**Short problem A**
Pick out every line of the records that contains the string "water". Case counts.

Right now linux and freebsd are enjoying the fruits of robust
gene-sharing and an INTERNAL culling of the crap -- applications are
contantly being deprecated and die away, with the ultimately democratic
process used to determine what lives -- ANYTHING can live as long as
somebody loves it and will invest the time required to maintain it, but
the last person out please turn out the lights and close the door.
Nothing is wasted -- the code base persists and can be looted for new
projects.  There is an interesting sort of "competition" between linux
distributions themselves -- made interesting because they all share well
over 90% of their code base, so it is a competition among siblings
pursuing a lover (the "user"), not a war between two species seeking to
take over an ecological niche.

It is this that makes Microsoft's recent MPI announcement so very
interesting.  If history is any predictor of the future, Microsoft's
business strategy is perfectly clear.  They've identified clusters as a
real market with both direct profit potential and with "prestige"

**Short problem B**
Condense the paragraph beginning "Right now linux and freebsd" in the Linux passage into a short list that keeps its main facts.

**Exercise input**

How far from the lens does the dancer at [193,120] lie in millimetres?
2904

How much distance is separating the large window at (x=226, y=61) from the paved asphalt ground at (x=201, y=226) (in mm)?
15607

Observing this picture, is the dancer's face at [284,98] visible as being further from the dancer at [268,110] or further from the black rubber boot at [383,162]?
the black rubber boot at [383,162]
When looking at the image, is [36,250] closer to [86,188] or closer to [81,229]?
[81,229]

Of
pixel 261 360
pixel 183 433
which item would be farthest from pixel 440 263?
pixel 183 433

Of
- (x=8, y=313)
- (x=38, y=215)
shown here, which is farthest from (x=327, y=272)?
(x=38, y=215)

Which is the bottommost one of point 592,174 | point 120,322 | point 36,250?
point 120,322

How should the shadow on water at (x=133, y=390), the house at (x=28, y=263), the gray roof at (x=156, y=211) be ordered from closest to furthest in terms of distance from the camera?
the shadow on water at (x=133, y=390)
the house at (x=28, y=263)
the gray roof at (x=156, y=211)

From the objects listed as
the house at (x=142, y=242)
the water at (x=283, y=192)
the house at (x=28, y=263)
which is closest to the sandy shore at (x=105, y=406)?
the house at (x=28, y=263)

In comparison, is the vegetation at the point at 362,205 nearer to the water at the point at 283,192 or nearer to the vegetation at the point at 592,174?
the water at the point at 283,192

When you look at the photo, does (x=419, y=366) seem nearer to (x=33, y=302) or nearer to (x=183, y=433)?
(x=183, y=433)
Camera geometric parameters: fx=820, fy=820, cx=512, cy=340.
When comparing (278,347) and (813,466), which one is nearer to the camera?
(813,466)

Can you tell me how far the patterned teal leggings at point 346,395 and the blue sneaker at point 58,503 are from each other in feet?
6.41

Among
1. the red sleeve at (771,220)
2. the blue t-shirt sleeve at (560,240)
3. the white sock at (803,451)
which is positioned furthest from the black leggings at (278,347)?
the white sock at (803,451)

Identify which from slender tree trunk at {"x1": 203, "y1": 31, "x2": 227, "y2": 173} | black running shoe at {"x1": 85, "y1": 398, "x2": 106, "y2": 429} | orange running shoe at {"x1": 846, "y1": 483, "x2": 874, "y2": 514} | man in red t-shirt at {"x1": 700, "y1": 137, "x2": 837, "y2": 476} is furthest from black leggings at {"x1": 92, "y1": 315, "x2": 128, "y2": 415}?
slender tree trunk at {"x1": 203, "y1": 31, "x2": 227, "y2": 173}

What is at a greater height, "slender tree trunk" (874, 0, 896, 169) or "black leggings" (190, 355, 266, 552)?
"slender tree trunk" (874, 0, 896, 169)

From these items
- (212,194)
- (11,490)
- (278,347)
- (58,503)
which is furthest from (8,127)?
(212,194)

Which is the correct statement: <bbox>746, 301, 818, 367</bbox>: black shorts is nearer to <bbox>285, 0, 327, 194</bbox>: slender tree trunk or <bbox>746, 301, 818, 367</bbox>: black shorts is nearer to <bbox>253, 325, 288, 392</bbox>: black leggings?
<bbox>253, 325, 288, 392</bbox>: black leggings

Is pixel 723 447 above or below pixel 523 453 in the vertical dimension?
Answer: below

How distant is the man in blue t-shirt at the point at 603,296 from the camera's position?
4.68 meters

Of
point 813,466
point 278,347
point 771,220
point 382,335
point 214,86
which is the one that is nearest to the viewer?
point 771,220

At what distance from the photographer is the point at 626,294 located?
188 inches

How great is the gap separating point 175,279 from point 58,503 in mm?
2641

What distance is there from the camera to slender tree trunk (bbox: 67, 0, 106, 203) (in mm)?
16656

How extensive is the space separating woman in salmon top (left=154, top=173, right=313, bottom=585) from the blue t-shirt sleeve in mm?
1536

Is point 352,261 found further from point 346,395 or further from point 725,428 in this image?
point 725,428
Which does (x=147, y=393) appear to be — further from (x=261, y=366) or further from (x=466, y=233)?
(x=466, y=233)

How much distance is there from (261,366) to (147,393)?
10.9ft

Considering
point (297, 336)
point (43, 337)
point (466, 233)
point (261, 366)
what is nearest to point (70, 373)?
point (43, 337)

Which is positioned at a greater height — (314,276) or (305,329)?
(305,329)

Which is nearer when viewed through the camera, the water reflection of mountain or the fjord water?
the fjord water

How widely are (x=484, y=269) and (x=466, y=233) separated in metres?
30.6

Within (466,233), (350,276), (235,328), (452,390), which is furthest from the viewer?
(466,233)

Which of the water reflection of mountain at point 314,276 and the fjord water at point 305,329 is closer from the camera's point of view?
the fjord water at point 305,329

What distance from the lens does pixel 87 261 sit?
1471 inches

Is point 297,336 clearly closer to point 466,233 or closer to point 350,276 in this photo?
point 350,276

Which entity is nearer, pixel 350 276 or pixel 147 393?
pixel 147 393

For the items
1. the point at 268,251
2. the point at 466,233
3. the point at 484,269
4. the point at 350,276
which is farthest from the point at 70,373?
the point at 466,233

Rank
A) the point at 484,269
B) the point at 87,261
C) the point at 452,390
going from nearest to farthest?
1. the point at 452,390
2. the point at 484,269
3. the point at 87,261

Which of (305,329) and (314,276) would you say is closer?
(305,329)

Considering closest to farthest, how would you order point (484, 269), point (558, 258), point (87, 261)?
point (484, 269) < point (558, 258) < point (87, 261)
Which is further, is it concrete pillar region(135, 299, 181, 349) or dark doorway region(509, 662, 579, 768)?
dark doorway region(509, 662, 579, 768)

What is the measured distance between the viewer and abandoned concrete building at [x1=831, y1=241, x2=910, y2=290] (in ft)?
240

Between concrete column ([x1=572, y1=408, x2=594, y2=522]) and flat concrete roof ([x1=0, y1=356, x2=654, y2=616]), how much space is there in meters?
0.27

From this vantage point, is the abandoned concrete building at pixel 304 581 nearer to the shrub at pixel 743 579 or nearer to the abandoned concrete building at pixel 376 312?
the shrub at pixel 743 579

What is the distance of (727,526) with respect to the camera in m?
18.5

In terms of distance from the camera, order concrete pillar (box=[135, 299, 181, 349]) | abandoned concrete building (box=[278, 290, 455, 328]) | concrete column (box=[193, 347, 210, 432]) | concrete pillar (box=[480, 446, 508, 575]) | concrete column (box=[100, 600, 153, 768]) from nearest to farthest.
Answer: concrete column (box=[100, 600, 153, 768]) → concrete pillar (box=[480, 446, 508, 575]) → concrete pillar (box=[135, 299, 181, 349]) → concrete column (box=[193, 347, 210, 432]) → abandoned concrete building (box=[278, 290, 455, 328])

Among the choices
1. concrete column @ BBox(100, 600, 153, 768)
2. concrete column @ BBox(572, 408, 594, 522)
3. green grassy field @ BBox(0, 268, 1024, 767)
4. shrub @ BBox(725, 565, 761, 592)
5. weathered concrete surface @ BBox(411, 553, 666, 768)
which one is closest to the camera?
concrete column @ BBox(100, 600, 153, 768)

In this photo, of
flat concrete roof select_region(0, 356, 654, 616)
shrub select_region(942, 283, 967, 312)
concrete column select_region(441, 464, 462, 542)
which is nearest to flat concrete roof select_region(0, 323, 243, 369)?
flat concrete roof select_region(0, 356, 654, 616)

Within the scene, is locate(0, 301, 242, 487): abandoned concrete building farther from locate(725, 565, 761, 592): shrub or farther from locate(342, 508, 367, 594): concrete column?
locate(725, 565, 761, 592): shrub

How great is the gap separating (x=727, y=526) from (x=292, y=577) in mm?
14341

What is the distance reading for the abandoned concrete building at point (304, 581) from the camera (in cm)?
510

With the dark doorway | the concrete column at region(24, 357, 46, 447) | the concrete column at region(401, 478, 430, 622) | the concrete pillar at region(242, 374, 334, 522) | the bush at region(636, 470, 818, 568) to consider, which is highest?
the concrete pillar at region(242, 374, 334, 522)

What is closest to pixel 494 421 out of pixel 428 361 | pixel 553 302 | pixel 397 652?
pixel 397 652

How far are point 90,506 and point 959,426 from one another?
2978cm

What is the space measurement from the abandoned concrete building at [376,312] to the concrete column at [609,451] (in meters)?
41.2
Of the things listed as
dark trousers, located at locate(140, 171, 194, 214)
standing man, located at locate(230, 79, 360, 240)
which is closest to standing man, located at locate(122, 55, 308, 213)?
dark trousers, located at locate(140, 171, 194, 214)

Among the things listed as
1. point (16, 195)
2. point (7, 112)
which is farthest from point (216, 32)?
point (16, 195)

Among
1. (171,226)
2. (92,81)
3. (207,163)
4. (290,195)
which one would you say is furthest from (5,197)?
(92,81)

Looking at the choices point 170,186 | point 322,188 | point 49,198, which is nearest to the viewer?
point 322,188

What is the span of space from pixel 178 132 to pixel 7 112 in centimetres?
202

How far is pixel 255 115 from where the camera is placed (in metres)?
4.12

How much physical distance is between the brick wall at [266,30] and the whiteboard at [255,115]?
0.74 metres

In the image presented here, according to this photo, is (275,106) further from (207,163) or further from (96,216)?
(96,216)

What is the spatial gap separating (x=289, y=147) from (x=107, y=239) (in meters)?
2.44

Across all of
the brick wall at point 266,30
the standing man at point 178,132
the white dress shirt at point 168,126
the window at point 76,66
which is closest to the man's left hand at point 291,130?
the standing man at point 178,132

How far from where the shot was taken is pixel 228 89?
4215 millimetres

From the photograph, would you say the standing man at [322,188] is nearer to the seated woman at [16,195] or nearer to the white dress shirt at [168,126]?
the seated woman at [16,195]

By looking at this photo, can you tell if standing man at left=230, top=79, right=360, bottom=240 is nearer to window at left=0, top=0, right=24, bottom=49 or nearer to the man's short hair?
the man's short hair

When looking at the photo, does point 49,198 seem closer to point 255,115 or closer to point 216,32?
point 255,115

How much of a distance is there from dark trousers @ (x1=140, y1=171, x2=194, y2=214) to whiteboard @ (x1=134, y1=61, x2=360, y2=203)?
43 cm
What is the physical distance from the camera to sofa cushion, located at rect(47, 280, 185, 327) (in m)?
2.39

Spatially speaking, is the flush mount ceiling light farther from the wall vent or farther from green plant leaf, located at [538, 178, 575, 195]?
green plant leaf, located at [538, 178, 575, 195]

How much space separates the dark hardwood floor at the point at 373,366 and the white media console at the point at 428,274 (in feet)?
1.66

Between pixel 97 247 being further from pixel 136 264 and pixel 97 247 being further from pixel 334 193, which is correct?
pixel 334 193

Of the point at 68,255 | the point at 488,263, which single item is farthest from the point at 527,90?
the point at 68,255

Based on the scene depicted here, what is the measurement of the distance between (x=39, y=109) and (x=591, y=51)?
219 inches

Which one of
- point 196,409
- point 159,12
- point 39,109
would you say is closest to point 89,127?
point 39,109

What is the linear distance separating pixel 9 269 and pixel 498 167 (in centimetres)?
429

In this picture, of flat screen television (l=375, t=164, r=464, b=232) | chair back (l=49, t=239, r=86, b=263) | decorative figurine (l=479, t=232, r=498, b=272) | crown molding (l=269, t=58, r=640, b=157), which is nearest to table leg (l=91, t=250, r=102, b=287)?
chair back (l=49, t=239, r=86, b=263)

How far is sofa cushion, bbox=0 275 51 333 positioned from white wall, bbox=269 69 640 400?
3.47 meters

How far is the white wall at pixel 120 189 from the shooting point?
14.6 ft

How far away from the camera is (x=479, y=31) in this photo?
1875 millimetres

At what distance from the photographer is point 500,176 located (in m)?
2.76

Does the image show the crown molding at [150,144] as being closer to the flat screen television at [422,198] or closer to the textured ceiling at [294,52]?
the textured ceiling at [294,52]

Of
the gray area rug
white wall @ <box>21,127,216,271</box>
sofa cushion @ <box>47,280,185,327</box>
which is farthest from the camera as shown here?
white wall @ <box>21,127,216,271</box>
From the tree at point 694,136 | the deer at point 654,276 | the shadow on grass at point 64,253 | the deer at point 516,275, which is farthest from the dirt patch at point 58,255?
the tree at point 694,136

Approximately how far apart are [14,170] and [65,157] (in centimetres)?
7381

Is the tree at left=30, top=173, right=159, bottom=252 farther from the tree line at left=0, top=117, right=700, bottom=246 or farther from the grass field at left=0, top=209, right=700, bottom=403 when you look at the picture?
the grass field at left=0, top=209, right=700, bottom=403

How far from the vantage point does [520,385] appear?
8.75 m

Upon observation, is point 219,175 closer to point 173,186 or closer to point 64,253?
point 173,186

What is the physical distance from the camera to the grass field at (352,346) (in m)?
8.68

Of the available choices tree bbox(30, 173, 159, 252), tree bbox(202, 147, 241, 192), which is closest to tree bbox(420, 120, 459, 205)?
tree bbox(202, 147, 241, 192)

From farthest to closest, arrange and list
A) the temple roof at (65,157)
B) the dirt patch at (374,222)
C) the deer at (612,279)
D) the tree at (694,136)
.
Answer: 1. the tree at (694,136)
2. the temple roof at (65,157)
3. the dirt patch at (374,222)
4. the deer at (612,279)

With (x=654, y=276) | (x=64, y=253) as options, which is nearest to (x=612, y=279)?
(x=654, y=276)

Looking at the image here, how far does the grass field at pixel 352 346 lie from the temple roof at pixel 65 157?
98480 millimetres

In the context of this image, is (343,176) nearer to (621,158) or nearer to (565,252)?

**Task solution A**
How should the shadow on water at (x=133, y=390), the house at (x=28, y=263), the gray roof at (x=156, y=211) be ordered from closest to furthest in terms of distance from the camera?
the shadow on water at (x=133, y=390)
the water at (x=283, y=192)
In comparison, is the vegetation at the point at 362,205 nearer to the water at the point at 283,192 or nearer to the vegetation at the point at 592,174?
the water at the point at 283,192
Which is nearer when viewed through the camera, the water reflection of mountain or the fjord water?
the fjord water
Which of the water reflection of mountain at point 314,276 and the fjord water at point 305,329 is closer from the camera's point of view?
the fjord water at point 305,329

**Task solution B**
- Linux and FreeBSD benefit from robust sharing and an internal culling of poor software.
- Applications are constantly deprecated and die away, and a democratic process decides what survives.
- Anything can survive as long as someone loves it and invests the time to maintain it.
- Nothing is wasted: the code base persists and can be looted for new projects.
- Linux distributions compete with one another. Because they share well over 90% of their code base, this is a rivalry among siblings pursuing the user, not a war between two species over an ecological niche.